Records for the exercise:
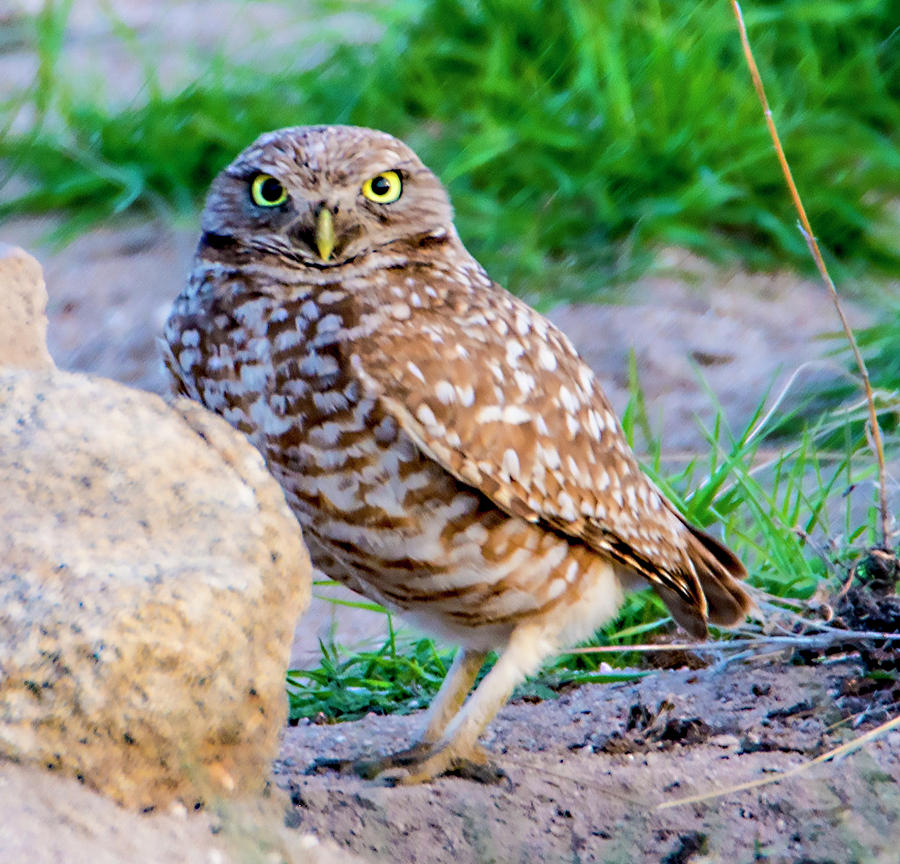 Burrowing Owl Photograph - Burrowing Owl by Norman Hall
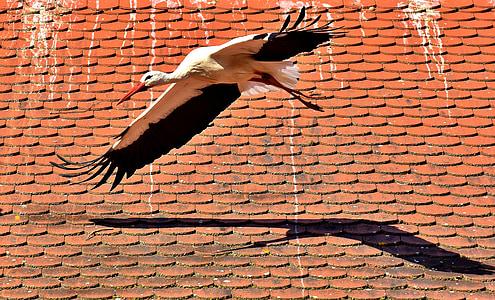 щъркел, птица, лети, перушина, природата, животински свят, крило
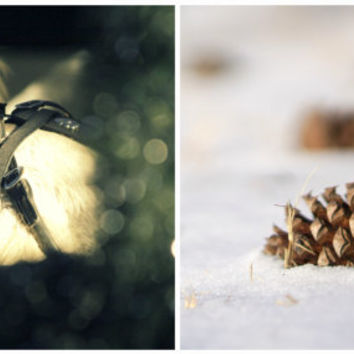 Holiday Greeting Card Set | Christmas Card Set of 2 | Horse Photography | Snowy Pine Cone | Nature Photography | Eco-Friendly Cards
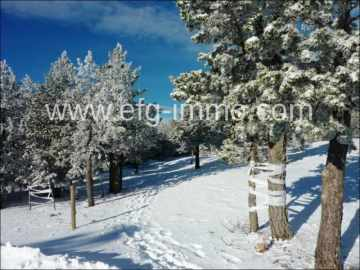 Hotel in the ski resort to lease / EfG 11965-RES, 44001 Teruel, Spain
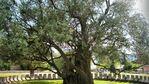 Стара Маслина – 2000 годишно дърво в Черна гора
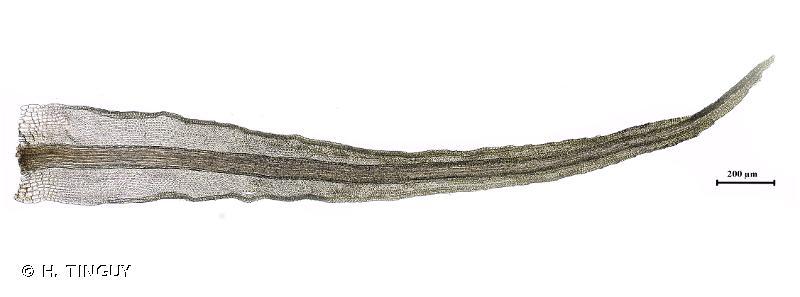 Cynodontium bruntonii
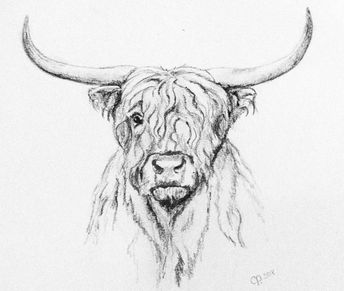 List of cow drawing pencil sketch artists image results | Pikosy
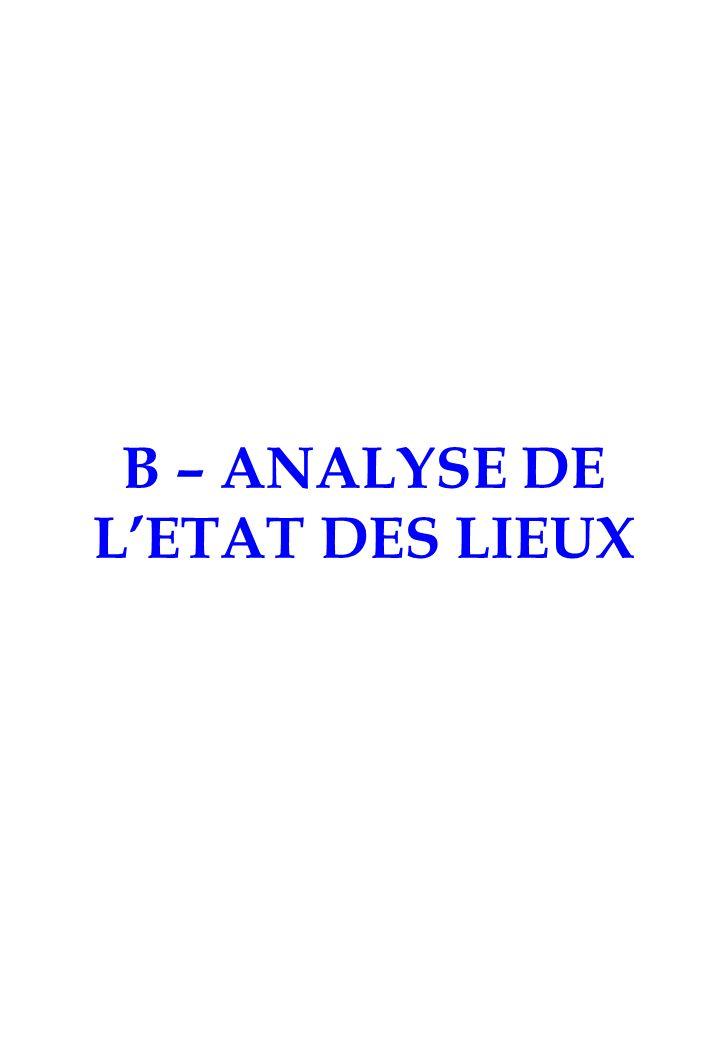 B – ANALYSE DE L'ETAT DES LIEUX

Problem statement: Take the line with "List of cow" and each line after it through the end of the material above, and reproduce them exactly, without the pictures.

Exercise solution:
 List of cow drawing pencil sketch artists image results | Pikosy
 B – ANALYSE DE L'ETAT DES LIEUX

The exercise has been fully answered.